Here are eight steps to building an engagement plan that works:
- Define the ideal customer: Who are your customers and, just as importantly, who are they not? Yes, you need to consider demographics like income, but you also need to consider psychographics: What emotionally appeals to them? What do they react to? What types of destinations and vacations interest them, and why?
- Study that customer: When you create a profile and study your customers’ habits, you’ll be able to focus your engagement efforts in a targeted way that makes the most of your time and resources. For example, where do your customers live? What activities take up their leisure time? Where do they shop and go out to eat? You can even test your theories locally. Maybe your ideal customer is the type that will frequent your local farmers market. Make the effort to engage with them there.
- Define your conversation: Between what you want to say and what your customers want to hear is where the magic happens. What are your priorities, and what are theirs? In order to create relationships, you need to be open – so what do you want them to know about you? What messaging will make them interested in buying from you? What makes you an expert that they can trust? What are your areas of specialty?
- Define your channels: Where do you engage with your customers? They might be willing to engage with you at the local farmers market or on various social media platforms, but where do you want to invest your effort and finances? What can you realistically manage? Posting an ad in the Sunday paper is different from maintaining a daily Twitter feed. Be selective. Figure out where and how your consumer spends their time, and focus there.
- Create opportunity: Whether it means passing out leis at the local farmers market or buying an affordable green screen to create photos of your customers in potential destinations, it doesn’t have to cost you a billion dollars to make lasting impressions on your customers. Get creative and position yourself effectively along each phase of the vacation-planning cycle. Be a part of the dream, the vacation and the memory. One travel agency gives beautiful wooden cutting boards to newly wedded couples when they arrive home from their honeymoons. It’s a considerate gift – newly married couple will be making a home together – but it’s also an affordable gift that creates a lifetime impression and a lasting relationship. Seems worth it, right?
What do you do that makes doing business with you not only smart, but enjoyable? Do you always offer your customers a take away? In a traditional agency environment, that can be a business card or travel magazine that inspires them; but what about when they visit your website? They need a takeaway there, too. Consider sending them a personal email after they visit, or follow up using online or social retargeting. - Foster evangelist customers and employees: Why does the power of referral seem irreplaceable? Because it is. Are you treating your customers and your employees in a way that makes them speak highly of you? If your employees and your customers aren’t your best brand ambassadors, then who will be? Find customers and employees that share your core values. Strive to engage with customers in a way that makes referring you to their friends not only easy, but enjoyable. There is no better advertisement than a referral from a customer or a friend.
- Engage: Time to get scrappy. Get out there and get your hands dirty. There are choices to make, but you’ve put in the thought and now it’s the time to act on the foundation you’ve established. Stick to it and be patient.
- Evaluate: It’s not over yet. You can only get better, and the best way to improve is by analyzing the data you have at hand, which can be as simple as knowing how your customer’s vacation was.

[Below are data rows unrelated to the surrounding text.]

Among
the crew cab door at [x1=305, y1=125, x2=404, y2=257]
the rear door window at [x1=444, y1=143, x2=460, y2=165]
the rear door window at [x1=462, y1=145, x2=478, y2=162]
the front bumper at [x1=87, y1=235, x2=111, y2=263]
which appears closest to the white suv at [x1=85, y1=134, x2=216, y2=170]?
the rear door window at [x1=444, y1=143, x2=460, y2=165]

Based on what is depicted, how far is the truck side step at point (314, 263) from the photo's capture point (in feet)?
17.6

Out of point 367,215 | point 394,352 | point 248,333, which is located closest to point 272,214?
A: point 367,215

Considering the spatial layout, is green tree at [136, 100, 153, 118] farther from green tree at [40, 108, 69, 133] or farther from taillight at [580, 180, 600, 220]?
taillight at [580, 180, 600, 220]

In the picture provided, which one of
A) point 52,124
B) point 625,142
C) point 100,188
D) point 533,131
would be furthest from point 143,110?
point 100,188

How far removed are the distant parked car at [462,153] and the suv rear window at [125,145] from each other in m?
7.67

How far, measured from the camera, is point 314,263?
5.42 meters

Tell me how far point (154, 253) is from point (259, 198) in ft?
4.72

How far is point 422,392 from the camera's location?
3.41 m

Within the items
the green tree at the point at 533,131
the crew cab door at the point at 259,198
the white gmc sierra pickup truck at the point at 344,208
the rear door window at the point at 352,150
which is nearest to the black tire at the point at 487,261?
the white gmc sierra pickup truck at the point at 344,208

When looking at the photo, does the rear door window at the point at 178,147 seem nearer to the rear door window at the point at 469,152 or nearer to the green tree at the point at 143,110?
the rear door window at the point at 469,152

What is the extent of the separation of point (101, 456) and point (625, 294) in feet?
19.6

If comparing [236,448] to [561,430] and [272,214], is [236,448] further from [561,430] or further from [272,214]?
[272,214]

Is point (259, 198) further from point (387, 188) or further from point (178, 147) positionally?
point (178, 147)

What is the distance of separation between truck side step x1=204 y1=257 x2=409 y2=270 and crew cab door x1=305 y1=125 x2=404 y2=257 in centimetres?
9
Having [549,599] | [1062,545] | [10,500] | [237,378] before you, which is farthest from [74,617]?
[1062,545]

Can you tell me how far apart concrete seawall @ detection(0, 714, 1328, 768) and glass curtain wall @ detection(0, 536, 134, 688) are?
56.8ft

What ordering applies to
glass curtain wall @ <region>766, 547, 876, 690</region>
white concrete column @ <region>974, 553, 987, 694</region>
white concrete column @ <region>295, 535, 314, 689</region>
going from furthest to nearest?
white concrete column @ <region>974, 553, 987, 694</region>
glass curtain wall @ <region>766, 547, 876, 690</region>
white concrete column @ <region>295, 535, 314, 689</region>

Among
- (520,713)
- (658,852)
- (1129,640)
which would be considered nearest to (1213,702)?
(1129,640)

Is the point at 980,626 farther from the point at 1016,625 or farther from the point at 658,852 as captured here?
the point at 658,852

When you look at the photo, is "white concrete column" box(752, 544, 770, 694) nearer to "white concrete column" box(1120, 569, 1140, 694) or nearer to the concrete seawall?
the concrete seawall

That way, when you re-engage, you will have armed yourself with knowledge that makes your connection to them even more precise and productive. So, when you have another vacation that you think could interest a second-time customer, your conversation with them doesn’t have to rely on the sale. Instead, it can recall and rely on that individual’s previous experience and joy. When you adjust and revise your tactics based on fact and experience, you can re-engage at an even higher level.
When you leave marketing behind and apply engagement to your business, you’ll find that you know your customers even better than you did before – and appreciate the fact that your customers are indeed human, not just sales. Engagement can create relationships that simultaneously nourish your business and your spirit. Maybe that’s why you started this career in the first place. To provide beautiful experiences and memories that no one can take away. You already had the expertise, and now you have a plan to do it even better.